But now Apple has seemingly issued a fix that plugs the hole and bought the “forgot password” page back online. iMore reported that the security exploit, which involved manipulating a URL, was no longer active.

Apple’s quick fix comes after it was discovered that it was possible to access the page even it was taken down via other means. The only way for a user to protect themselves was to activate Apple's two-step authentication. However, some users had been told they would have to wait three days before the new system would get activated. All such accounts could have been potentially been a target.

Even though the problem seems to have been fixed now, it is strongly recommended that iCloud and Apple ID users sign up for the two-step authentication as soon as possible.

Earlier, The Verge reported that the exploit involves pasting in a modified URL while answering the date-of-birth security question on Apple's iForgot page.

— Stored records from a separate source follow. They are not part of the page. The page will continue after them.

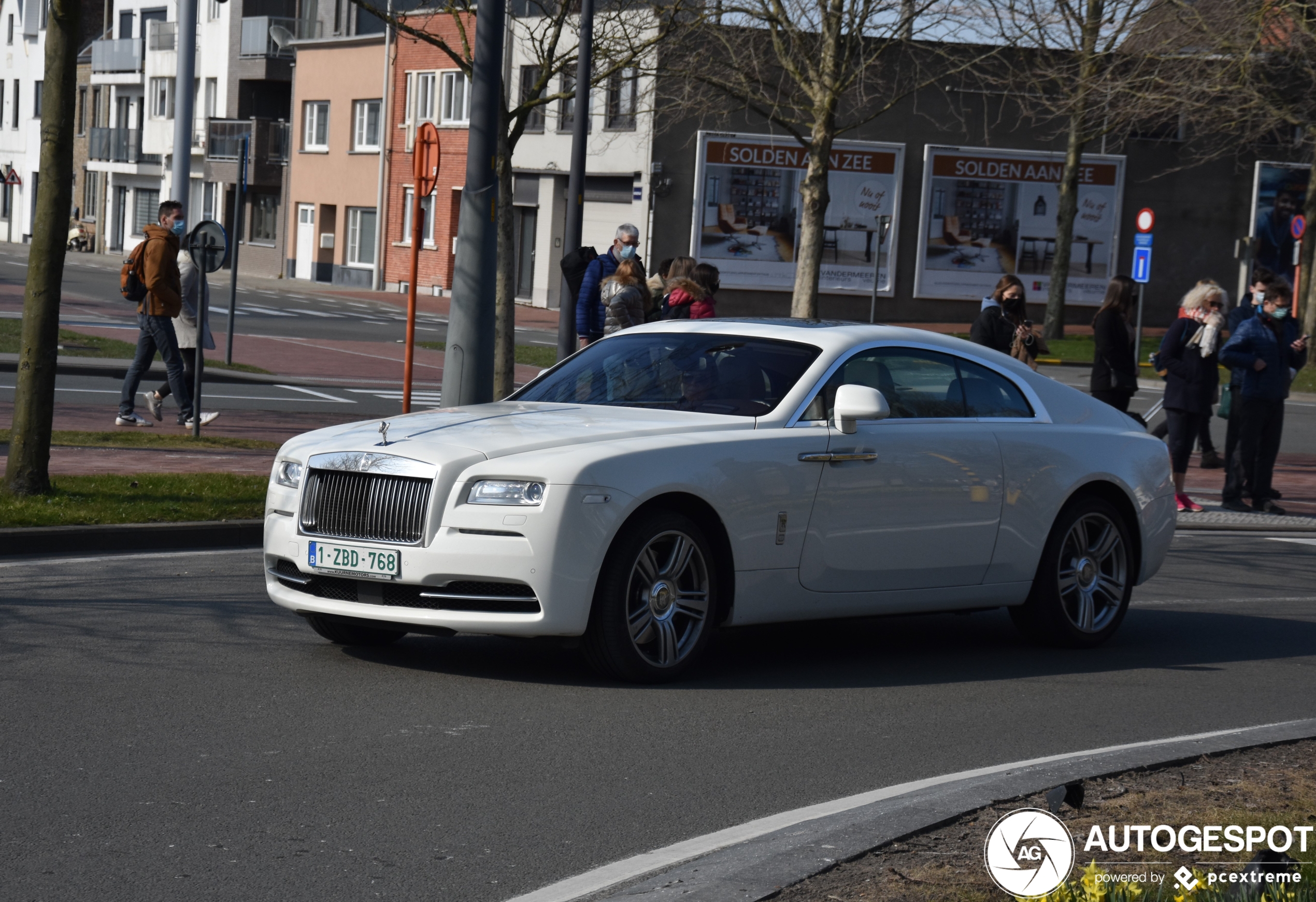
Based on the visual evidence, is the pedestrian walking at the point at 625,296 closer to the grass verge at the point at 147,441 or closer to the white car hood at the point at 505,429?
the grass verge at the point at 147,441

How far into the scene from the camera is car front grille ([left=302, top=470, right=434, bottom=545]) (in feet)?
22.9

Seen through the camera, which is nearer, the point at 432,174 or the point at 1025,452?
the point at 1025,452

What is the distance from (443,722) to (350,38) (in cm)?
5416

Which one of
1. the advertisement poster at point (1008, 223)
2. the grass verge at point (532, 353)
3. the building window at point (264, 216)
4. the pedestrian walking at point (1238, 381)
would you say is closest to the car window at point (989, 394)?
the pedestrian walking at point (1238, 381)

However, the website, among others, declined to reveal the link which had the step-by-step guide.

Apple’s two-step verification has only been floated out in the US, UK, Australia, Ireland and New Zealand. So before Apple issued a fix, all user accounts outside those countries were vulnerable.

The weaknesses in the Apple ID login and password system came in the spotlight last year after technology journalist Mat Honan revealed how hackers used the loopholes in the verification system to reset his password, worm their way into his entire digital life and wipe everything, including emails, pictures stored on iCloud and his work.

In recent times, the company’s services have been found to be quite vulnerable to attacks. In the case of iOS, Apple tried to fix a couple of ways of circumventing the passcode of the iPhone’s lock screen. However, there has been another, more facile, exploit discovered for devices running iOS 6.1.3 update.